James Purefoy deserves a better show than The Philanthropist.

James Purefoy deserves a better show than The Philanthropist.

The charming, British-accented Purefoy, who gained fame on HBO's Rome, brings a welcome gusto to his role as billionaire-vigilante Teddy Rist. Besides Purefoy, the NBC drama's biggest asset is its stunning backdrop, shot on location in South Africa.

The pilot fills us in on Rist's background story through an exchange between the billionaire and an attractive bartender in a dusty dive bar. Rist tells of his recent business trip to Nigeria, where he was supposed to engineer an oil deal and instead got stuck in a hurricane.

While there, he's inspired to become a do-gooder after he saves a small child from nearly drowning during the frenzied evacuation. The encounter is especially meaningful, we learn, because Rist recently lost his own young son.

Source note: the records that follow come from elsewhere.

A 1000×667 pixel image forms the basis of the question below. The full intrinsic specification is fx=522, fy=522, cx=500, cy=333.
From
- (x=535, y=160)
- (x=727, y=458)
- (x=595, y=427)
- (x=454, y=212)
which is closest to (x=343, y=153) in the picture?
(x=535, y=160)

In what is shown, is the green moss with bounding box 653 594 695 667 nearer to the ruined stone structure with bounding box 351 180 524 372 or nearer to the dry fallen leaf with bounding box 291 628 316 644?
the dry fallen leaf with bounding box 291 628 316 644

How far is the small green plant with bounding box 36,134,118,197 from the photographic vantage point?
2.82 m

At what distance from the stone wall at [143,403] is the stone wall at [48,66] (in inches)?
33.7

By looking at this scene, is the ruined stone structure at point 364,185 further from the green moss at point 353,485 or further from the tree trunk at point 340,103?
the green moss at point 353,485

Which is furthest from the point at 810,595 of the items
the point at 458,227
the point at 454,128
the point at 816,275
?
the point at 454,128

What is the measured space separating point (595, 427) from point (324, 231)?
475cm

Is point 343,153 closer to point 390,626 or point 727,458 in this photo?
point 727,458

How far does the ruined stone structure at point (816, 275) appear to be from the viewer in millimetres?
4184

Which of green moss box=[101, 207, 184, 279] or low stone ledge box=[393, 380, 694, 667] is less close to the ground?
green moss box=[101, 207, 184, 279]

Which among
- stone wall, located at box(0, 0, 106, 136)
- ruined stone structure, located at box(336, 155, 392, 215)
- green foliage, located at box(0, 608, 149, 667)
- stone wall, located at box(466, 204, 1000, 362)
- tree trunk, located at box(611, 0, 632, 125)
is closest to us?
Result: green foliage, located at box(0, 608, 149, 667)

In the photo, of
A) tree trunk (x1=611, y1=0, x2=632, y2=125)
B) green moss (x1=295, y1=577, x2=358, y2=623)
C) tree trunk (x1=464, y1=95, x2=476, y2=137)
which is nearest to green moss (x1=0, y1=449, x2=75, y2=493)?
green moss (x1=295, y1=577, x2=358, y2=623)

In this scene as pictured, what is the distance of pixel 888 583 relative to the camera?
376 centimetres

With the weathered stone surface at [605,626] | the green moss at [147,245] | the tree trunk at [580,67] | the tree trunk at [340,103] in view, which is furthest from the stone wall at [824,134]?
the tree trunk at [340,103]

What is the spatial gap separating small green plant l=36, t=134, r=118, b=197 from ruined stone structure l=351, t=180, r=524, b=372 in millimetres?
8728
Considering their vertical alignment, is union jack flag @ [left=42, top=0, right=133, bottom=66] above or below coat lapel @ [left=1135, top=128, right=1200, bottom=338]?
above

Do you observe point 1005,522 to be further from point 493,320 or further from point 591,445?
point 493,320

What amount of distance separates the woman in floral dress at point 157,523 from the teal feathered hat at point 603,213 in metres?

His tale grows more and more crazy - he returns to the devastated country to try to track down the young boy; soon he's on a trek to deliver a cholera vaccine, during which he's shot at by locals, robbed of his phone and shoes, and bit by a snake. The bartender declares she doesn't believe a word of it.

But the biggest problem with The Philanthropist isn't that it's unbelievable. It's that there's no excitement, no "where do we go from here?" The pilot felt more like a self-contained TV movie than a sneak peek that leaves you begging for more.